▶ [Tasks for this exercise]:
1) In the article on union pay claims, reproduce word for word the part from "After-tax wages have" to "recession, he claimed.".
2) List every organization or publication named in the article on union pay claims.
3) Extend the article on union pay claims, starting right after its final sentence.

▶ [Passage for review]:
------------------------------

Unions are preparing plans to lodge a series of pay claims across the private sector.
Workers have endured five years of austerity but Siptu president Jack O'Connor says that the tide has now turned.
ICTU unions are devising a strategy to increase the wages of lower-paid workers in particular, which the unions see as the key to growing the economy.
"Personal consumption represents half of the growth in the economy and the best way to increase purchasing power is to increase wages, which have been stagnant for the past five years," said Mr O'Connor, pictured.
After-tax wages have dropped on average by 6pc since 2008. The money people have to spend at the end of the week has fallen and it is this drop in domestic demand which fuelled the recession, he claimed.
"Increasing wages -- particularly for lower to middle-income earners -- will see those people spending that extra money at the end of the week, which will boost demand and boost the economy," Mr O'Connor told the Irish Independent.

------------------------------

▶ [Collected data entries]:
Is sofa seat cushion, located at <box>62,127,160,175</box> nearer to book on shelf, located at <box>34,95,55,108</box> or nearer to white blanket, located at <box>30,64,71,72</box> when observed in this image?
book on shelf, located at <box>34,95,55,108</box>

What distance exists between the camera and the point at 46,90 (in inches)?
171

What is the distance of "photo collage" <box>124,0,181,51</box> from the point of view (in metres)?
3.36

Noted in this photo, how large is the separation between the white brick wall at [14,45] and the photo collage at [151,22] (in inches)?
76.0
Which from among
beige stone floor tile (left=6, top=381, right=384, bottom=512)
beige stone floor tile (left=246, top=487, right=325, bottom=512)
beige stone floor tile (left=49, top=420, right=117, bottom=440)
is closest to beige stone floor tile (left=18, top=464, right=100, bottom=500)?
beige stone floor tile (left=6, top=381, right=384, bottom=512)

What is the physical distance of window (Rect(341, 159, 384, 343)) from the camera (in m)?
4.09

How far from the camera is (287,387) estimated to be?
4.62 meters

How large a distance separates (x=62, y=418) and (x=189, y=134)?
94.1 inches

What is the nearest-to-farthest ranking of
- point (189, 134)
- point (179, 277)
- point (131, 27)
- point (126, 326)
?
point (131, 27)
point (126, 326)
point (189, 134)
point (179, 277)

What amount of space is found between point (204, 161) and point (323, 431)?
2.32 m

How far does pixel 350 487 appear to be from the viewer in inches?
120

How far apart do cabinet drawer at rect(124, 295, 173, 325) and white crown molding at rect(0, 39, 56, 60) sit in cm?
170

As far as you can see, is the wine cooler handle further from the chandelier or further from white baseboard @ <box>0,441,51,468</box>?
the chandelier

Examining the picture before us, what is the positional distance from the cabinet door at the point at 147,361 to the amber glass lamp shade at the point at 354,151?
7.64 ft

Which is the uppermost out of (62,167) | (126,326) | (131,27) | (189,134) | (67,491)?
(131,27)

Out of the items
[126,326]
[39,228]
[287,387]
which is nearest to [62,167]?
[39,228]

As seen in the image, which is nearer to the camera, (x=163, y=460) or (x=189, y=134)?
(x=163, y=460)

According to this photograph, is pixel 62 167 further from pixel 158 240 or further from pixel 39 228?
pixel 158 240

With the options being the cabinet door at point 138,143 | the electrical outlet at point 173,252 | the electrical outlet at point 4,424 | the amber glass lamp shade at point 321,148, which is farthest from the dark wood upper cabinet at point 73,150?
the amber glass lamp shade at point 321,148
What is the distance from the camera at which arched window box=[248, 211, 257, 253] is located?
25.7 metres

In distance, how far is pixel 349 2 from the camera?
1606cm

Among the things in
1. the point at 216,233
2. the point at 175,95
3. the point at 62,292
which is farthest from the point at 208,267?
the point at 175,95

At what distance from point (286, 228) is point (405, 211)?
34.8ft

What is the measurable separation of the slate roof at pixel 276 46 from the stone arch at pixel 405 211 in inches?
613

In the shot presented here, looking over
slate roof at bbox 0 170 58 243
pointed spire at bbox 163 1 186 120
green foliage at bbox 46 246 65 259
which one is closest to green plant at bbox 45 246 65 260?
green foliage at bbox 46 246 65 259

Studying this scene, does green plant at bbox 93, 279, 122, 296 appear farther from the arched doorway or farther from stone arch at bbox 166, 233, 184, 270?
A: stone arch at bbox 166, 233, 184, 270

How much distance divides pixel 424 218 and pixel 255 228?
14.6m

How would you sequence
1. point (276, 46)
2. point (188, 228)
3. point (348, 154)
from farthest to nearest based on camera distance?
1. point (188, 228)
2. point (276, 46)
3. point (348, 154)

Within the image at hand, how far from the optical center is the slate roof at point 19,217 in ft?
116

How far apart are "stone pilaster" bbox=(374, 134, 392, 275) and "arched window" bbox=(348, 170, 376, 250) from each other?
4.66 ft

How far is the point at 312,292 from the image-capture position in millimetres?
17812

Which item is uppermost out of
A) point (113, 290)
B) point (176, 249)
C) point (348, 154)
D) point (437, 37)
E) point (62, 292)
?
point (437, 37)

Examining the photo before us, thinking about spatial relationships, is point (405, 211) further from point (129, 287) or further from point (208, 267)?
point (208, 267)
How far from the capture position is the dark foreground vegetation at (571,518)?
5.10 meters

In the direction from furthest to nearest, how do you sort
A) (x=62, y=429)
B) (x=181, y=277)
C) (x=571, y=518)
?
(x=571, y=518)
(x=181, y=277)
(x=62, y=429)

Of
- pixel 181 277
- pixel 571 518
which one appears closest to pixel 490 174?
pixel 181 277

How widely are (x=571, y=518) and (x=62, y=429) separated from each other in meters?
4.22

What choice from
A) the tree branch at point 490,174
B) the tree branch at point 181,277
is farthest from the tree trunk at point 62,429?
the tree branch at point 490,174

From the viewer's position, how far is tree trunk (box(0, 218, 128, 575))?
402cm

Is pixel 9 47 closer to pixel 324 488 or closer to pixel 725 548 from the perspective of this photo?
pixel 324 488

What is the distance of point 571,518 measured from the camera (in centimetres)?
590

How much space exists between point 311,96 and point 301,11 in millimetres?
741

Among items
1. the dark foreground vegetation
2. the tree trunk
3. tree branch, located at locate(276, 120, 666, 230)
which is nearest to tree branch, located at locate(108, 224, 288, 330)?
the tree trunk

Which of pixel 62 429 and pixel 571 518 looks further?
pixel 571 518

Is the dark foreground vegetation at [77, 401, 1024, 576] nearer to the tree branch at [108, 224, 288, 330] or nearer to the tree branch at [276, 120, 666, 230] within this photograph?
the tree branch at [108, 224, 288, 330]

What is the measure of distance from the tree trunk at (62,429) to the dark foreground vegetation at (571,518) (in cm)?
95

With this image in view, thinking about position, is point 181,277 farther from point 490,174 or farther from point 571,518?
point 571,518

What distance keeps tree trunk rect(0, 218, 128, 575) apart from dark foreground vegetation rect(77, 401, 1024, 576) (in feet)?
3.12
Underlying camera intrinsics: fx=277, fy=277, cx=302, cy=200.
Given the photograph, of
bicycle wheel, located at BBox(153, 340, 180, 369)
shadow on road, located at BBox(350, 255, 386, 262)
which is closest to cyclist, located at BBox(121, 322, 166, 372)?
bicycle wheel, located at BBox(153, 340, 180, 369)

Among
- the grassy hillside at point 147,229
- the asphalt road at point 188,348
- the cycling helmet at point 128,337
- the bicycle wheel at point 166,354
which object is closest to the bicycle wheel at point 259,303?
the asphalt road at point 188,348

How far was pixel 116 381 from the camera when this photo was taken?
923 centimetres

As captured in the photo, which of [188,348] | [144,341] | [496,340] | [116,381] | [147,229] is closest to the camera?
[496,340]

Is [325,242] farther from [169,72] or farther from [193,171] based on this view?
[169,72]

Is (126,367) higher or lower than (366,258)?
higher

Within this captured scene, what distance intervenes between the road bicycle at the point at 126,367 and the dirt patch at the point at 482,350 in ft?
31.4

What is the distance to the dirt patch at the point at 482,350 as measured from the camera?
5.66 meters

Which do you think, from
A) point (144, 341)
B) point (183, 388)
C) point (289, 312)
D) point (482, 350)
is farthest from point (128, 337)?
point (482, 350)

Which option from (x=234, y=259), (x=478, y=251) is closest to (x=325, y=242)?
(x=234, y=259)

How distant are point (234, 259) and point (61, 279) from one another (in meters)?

------------------------------

▶ [Responses by item number]:
1)
After-tax wages have dropped on average by 6pc since 2008. The money people have to spend at the end of the week has fallen and it is this drop in domestic demand which fuelled the recession, he claimed.

2)
Siptu
ICTU
the Irish Independent

3)
Wages have to be addressed if you are going to sustain a recovery, he said. An increase in investment and available credit will also be necessary if we are to sustain the improvements in the economy identified by the ESRI in its third quarterly economic report, he said.
The unions have already achieved a number of pay rises in the more profitable sectors. Siptu said that where it has negotiated pay rises in pharmaceutical and some manufacturing firms, the rises secured have been 2pc on average.
Retail workers union Mandate has negotiated a number of pay deals in leading retailers including a 3pc increase for Dunnes Stores workers, a 2.5pc rise in Marks & Spencer and 2pc hikes for workers in Tesco, Debenhams, Brown Thomas and Superquinn.
As to employer fears that wage rises could damage the country's competitiveness, Mr O'Connor said that unit labour costs for employers have fallen by about 25pc since 2008 compared with Ireland's main trading partners.
However, public sector workers may have to wait a bit longer for any pay increases. The decision by secondary teachers' union ASTI to back the Haddington Road Agreement means that all public service unions have now signed up to the deal, which runs for another two years. A key part of Haddington Road is a ban on claims for pay rises.
However, Mr O'Connor said the unions would focus on the public sector pension levy introduced in 2009.